What needs to be done:
Copy the rows from the very start through the line containing "11.1 meters", changing "dry grass" to "withered grass" and leaving everything else as it is.

· · · · ·

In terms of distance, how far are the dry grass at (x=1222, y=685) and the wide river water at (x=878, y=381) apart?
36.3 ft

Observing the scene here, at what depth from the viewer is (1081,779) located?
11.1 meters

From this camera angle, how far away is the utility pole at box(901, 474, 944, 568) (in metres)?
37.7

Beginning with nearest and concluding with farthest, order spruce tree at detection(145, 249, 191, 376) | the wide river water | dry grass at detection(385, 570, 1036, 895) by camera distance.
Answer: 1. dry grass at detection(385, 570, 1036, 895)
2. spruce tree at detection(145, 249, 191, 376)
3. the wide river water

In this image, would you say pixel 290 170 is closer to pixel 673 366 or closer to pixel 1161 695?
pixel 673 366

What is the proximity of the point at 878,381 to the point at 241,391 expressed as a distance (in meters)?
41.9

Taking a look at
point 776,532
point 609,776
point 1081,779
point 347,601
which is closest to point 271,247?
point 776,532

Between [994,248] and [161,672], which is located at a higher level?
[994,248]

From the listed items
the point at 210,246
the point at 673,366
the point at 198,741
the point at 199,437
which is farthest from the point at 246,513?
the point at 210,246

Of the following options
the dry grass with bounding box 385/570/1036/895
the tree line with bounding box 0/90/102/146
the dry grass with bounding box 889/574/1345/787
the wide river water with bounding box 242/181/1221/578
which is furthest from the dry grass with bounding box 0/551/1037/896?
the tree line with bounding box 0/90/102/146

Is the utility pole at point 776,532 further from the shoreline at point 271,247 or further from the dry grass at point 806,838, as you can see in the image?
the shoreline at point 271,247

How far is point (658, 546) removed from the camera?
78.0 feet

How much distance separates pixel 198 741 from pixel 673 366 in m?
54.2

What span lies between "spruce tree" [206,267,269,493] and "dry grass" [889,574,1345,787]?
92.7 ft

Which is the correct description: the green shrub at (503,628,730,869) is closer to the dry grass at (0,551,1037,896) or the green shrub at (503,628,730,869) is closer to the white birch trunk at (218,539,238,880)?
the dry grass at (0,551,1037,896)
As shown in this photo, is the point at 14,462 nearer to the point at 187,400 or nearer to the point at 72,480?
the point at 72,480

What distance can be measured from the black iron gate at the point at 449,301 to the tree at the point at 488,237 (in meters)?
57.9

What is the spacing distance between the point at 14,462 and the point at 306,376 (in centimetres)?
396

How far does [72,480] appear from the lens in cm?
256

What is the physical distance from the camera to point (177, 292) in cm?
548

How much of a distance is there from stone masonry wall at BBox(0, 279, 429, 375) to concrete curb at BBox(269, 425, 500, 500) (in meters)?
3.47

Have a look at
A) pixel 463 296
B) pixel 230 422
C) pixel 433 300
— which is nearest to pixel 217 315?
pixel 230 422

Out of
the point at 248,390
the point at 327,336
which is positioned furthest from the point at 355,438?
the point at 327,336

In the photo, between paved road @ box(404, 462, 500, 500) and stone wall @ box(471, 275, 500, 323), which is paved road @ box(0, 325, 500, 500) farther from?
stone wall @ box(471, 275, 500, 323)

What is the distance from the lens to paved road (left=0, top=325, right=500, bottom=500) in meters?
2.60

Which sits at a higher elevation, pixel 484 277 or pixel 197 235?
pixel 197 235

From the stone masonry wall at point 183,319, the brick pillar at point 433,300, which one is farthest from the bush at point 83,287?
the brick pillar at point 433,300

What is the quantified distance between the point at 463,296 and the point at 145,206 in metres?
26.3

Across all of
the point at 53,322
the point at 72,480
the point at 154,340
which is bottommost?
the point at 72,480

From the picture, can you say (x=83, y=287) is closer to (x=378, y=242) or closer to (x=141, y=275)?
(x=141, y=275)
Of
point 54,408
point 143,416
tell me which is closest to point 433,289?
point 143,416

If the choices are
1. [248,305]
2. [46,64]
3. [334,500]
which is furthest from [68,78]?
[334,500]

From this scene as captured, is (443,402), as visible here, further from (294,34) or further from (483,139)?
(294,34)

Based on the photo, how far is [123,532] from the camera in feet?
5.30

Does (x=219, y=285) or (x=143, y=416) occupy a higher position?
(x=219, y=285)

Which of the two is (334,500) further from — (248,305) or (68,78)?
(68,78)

· · · · ·

Exercise output:
In terms of distance, how far are the withered grass at (x=1222, y=685) and the wide river water at (x=878, y=381) apart?
36.3 ft

Observing the scene here, at what depth from the viewer is (1081,779) located?
11.1 meters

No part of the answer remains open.